======== Given passage ========

# Big Green Egg



## zig (Aug 5, 2009)

Not sure if this where I should post this. Does anybody have any input on the Big Green Egg? I talked to a guy that swears by it, but thats just one guy. Also, the ads claim they are great smokers, anybody have an experience with them as a smoker too?


----------



## Spanky (Mar 21, 2001)

I have seen them in action, but never cooked on one. They are awesome smokers, and they are not cheap. Very efficient charcoal smokers.


----------



## STEINFISHSKI (Jan 30, 2001)

I checked them out, $1K for the larger sized one with options at my local rep. They sound awesome and have near cult like following.


----------



## Rasputin (Jan 13, 2009)

I have one. They make awesome steaks, that's why I wanted one. Ends up the best thing to cook on it is chicken - tasty and moist.

I have smoked stuff a couple of times. Works pretty well because you can control the air flow so well that you can control the temperature pretty well. I smoked a turkey last Sunday for 5 hours, kept the temp at about 200 degrees the whole time with just minor adjustments.


----------



## zig (Aug 5, 2009)

Thanks for the info. I'm drawing up plans for a small outdoor kitchen area. I originally wanted to do a wood fired brick oven, but I just don't have the time for that. So, I was thinking about one of these instead. I think I'm going to go for it. Thanks!


----------



## Rasputin (Jan 13, 2009)

======== Record excerpts ========

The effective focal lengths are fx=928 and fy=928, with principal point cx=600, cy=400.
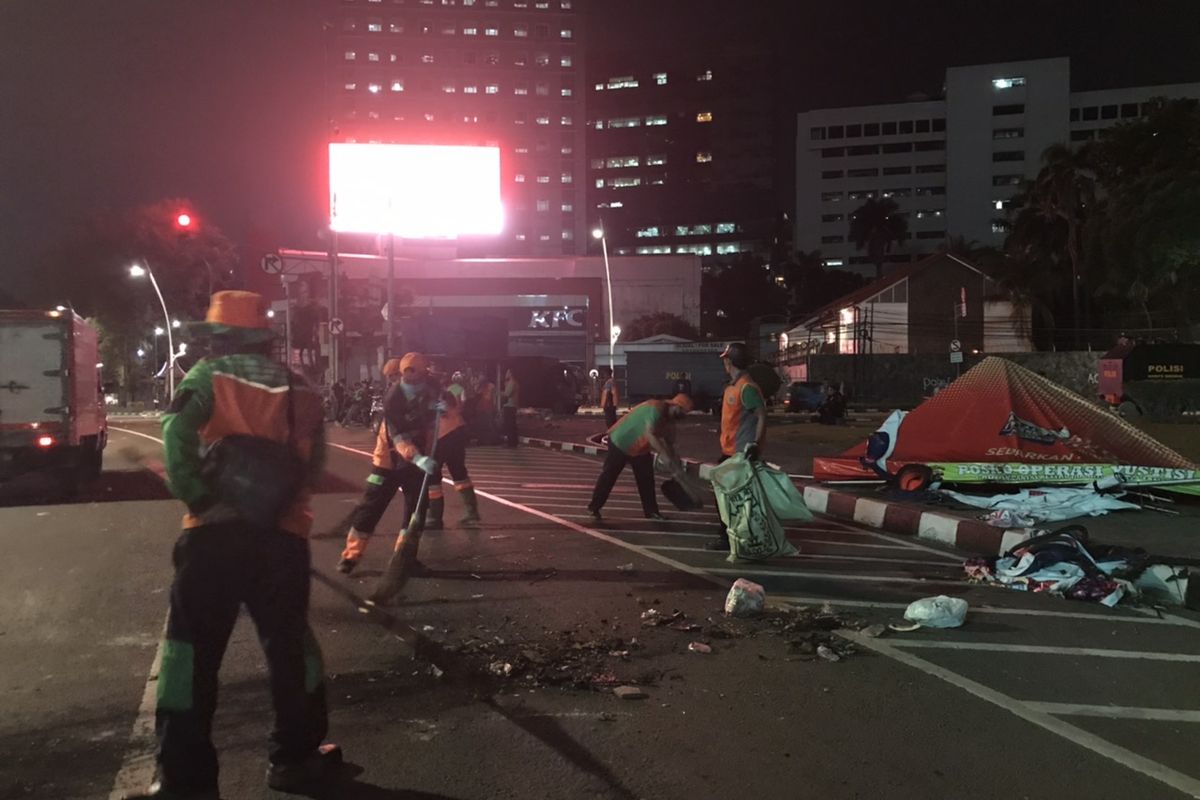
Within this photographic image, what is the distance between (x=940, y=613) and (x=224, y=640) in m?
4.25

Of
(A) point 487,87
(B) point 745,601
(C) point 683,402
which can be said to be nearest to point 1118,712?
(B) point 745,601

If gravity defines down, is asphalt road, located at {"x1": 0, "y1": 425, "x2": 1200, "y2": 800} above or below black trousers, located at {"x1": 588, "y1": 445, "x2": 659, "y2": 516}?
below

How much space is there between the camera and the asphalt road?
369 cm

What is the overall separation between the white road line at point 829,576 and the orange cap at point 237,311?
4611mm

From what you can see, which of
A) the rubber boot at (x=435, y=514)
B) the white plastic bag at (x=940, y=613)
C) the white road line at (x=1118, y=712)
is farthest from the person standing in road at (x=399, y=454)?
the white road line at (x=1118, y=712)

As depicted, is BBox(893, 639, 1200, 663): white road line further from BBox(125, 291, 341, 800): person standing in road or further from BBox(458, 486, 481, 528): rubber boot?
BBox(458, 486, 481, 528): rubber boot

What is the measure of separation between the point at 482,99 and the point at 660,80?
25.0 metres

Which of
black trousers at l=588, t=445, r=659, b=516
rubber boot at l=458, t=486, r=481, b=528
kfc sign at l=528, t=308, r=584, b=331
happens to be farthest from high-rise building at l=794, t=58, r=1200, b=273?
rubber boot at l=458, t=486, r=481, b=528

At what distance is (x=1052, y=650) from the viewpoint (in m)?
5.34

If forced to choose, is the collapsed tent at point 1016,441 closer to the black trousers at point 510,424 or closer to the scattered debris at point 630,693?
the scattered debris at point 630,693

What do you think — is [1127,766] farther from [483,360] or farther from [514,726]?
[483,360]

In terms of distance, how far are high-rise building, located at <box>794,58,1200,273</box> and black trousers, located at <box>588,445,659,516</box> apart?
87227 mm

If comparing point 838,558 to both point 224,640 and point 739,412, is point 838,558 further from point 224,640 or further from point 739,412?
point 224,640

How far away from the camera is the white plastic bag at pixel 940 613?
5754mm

========

■ **To-do list**:
1. In the Big Green Egg thread, how long did Rasputin smoke a turkey, and at about what temperature?
2. Carry the Big Green Egg thread forward from its last line.
The records come from a separate source unrelated to the thread.

■ **Answers to the exercise**:
1. For 5 hours, at about 200 degrees.

2.
One of the keys to the green egg is the use of the natural lump charcoal - no chemicals added. Seems like the only place you can find it is at a green egg dealer. There seem to be a few varieties, though. SO far all that I have tried have been good, let us know if you discover a brand that is exceptional.


----------



## Spanky (Mar 21, 2001)

BGE brand lump is made by Royal Oak co. many different brands of lump are, and sold under another name or package.GFS has their own brand too that is made by royal oak.


----------



## zig (Aug 5, 2009)

I just thought I'd give an update on this post. I've had my Egg for a little over two months now and I absolutely love it. So far I've smoked a few chickens and some ribs. Its been a hectic summer for me so far, so I haven't got to do everything I want just yet. Next is either a shoulder or brisket. I've also done some "smokehouse burgers" that I got a recipe for and they were maybe the best burgers I've had. These have become a regular occurance at my house. I'm still trying to get things figured out, but I have been able to hold around 220-240F for 4-6 hours without touching a thing or adding more charcoal. The real test will be the brisket and the shoulder.

Anyway, I know someone posted that they are expensive and they are. But so far I love mine and I expect to have it a lifetime. Thanks for everyone's input a few months ago.


----------



## William H Bonney (Jan 14, 2003)

Glad to hear you like it, I've come to the conclusion that with smoker's and grill's that its not the "cooker",,,, its the "cooker"... Like the old golf analogy, it's not the putter,,, it's the putter....

My neighbor grills/smokes on an old, rusty, 55 gallon drum that's cut in half with any kind of wood he can find. _Anything_ he cooks comes out tasting like it came out of a 5 star restaurant. It's nuts...


----------



## Spanky (Mar 21, 2001)

Congrats on the Egg!

Lets see some pics next time you fire it up!


----------



## zig (Aug 5, 2009)

Spanky said:


> Congrats on the Egg!
> 
> Lets see some pics next time you fire it up!


 
Its been months since I tried posting pictures for the first time. I got frustrated and just quit. I need to read the thread on posting and try again. I need to work on my patience!!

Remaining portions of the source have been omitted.